Table 1. Summary of NGS reads volume used for genome assembly of 10 Mycoplasma genomes
To build input assemblies we have chosen three assemblers: ABySS, MIRA and CLC. Two of them were chosen based on the GAGEB study by considering the following points.
1. SPAdes [20] was the winner in terms of N50. However it produced a large number of small, unaligned contigs and was consequently excluded from our study.
2. ABySS consistently produced assemblies with the fewest errors and had the second best N50.
3. MIRA produced a large corrected N50 with errors occurring mostly in smaller contigs.
Moreover, MIRA and ABySS rely on different algorithmic methods (overlap/layout/consensus and deBruijn graph construction, respectively). Two other considerations were taken into the account for the Mycoplasma casestudy. First, ABySS was specifically developed for very short reads, which is the case for our application (see Table 1). Second, MIRA aims at combining reads from different sequencing technologies, which is the case for the Mycoplasma data (Illumina and 454). We have added the CLC Assembly Cell (based on the deBruijn graph), a commercial solution that was not part of the GAGEB evaluation, but shows high N50 statistics.
ABySS was run over a large span of kmer values (25 to 36) for each genome and the best solution in terms assembly statistics was retained each time for further assembly combination.
Input assemblies for each of the 10 Mycoplasma genomes were combined using GAA, GAMNGS and Mix . GAA and GAMNGS were applied twice to each pair of input assemblies, owing for the asymmetry in their solutions. Mix was applied once to each pair of input assemblies as well as to all three input assemblies taken together. Results of these computations as well as NGS reads are available at http://services.cbib.ubordeaux2.fr/mix/ webcite. In Figure 4 we compare these assemblies using the standard genome assembly statistics applicable when no reference genome or annotations are available. We observe that we are able to significantly reduce the fragmentation with Mix, as exemplified by the substantial decrease in the number of contigs as well as the size of the largest contigs. This improvement is not counterbalanced by an increased duplication or by a loss of putative functional genomic content.
Figure 4. Comparison of single and merged assemblies for Mycoplasma. For ten bacterial My coplasma genomes (ten columns), we generated three assemblies using CLC, MIRA and ABySS, that were subsequently merged either with GAA, GAMNGS or Mix (28 combinations); or not further processed (Single Assembly). The resulting assemblies were assessed using standard statistics for genome assemblies (four rows): Number of contigs, size of the largest contig, N50, number of genes of more than 300bp identified by the GeneMark gene finder. For the number of contigs, the lower the better. For the other three statistics, the higher the better.
Core genome conservation GAGEB study was based on genomes having a complete reference sequence with known proteome. This was particularly useful in order to evaluate the biological pertinence of assembly results. Our Mycoplasma study is though truly de novo and we do not have reference genomes. However, Mycoplasmas are a well studied genus where a large number of genomes are fully sequenced and annotated.
This provided us the opportunity to evaluate how the core genome is preserved by assemblers and their combinations. Indeed, core genome is defined as the set of genes present in all strains. We have computed the core genome based on the 31 Mycoplasma complete genomes (Table 2) according to two criteria. First, predicted proteins from each of the genomes included in the set have to be present in each cluster. Second, one single homolog per genome has to exist to avoid paralog ambiguity. The 10 draft genomes used for our study were naturally excluded from the genome set. The computed Mycoplasma core genome contains 170 clusters of direct orthologs, most of which are related to basic cell machinery. The sequences of the core genome depend on the genomes already available (thanks notably to the EVOLMYCO project).

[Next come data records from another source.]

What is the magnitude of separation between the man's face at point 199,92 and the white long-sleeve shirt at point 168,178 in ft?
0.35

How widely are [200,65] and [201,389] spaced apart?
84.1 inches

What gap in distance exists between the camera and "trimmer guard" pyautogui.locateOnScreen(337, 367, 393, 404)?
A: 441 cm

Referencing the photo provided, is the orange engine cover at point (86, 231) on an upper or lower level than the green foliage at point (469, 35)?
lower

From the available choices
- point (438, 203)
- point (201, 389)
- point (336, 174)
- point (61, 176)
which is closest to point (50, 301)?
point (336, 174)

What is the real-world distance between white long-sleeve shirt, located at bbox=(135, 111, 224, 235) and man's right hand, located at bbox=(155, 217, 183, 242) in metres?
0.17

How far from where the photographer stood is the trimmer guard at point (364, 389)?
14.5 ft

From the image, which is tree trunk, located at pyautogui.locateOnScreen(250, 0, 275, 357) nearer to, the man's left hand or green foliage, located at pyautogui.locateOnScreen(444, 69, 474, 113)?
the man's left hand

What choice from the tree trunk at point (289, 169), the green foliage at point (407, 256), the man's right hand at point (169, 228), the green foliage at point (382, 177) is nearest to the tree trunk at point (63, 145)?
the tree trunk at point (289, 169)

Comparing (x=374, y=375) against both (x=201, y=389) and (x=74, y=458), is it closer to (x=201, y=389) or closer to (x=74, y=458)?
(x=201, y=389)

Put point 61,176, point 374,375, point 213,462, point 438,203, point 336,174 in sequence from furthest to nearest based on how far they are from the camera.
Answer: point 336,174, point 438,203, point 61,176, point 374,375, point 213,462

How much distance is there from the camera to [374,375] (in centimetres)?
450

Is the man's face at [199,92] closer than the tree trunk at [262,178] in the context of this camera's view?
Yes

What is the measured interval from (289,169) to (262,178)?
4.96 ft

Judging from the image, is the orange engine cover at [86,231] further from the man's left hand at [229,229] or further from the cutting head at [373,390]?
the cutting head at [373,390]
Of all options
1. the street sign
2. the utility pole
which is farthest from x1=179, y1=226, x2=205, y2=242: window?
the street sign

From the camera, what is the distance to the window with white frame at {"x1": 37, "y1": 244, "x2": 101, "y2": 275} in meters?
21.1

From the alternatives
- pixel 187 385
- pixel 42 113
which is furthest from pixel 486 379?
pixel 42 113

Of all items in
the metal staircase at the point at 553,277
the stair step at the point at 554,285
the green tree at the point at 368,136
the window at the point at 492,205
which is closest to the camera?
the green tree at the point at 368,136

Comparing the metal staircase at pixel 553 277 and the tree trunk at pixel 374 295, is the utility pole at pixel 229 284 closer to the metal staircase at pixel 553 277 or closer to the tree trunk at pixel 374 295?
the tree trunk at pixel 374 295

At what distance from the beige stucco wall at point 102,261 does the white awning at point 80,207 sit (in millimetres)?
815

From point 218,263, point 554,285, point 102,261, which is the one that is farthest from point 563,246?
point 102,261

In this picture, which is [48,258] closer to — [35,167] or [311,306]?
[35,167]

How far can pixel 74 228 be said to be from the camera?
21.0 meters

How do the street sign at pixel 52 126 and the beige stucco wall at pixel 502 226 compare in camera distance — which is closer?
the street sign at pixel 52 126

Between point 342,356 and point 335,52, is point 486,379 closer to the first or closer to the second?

Table 2. Genomes used for the core genome computation
Since these clusters represent highly conserved sequences corresponding to essential genes, ideally, each cluster should be found in the assembled genomes. Moreover, sequence conservation should be preserved over entire length of the protein. To measure this, we first align each protein sequence of each cluster against each assembly. For each cluster, the alignment with the highest evalue is retained. Since our aim is to find entire protein/gene sequences, the alignment length is very important. Indeed, if the sequence is not entirely conserved, this can signify that it has been fragmented during assembly: either one part is located at an extremity of one contig and another part at the extremity of an another contig, or in the worse case, it can be the marker of a misassembly.
Hence, for each assembly and for each cluster, given the length l_{A }of the best scoring alignment, and the length l_{P }of the protein representing the cluster, we use the percentage of the expected length that is effectively aligned against the assembly, l_{A}/l_{P}. For a given threshold 0 ≤ t ≤ 100, we count clusters that have at least one protein that aligns with l_{A}/l_{P }> t. In Figure 5, we present the results for all the studied genomes, and for three values of t: 50%, 85% and 99.99%.
Figure 5. Core genome conservation. For ten bacterial Mycoplasma genomes, assembled using using CLC, MIRA and ABySS and then either left as is (singleassemblies) or combined using GAA, GAMNGS or MIX or; we determined how much a core genome defined over the whole genus of Mycoplasma is preserved for these ten genomes. The core genome is a set of 170 clusters of orthologous genes present in all strains. For each combination of species, single assemblies and merger, this figure report the distribution of the number of clusters of the core genome for which we can find at least a single gene present with 99% identity in the assembly.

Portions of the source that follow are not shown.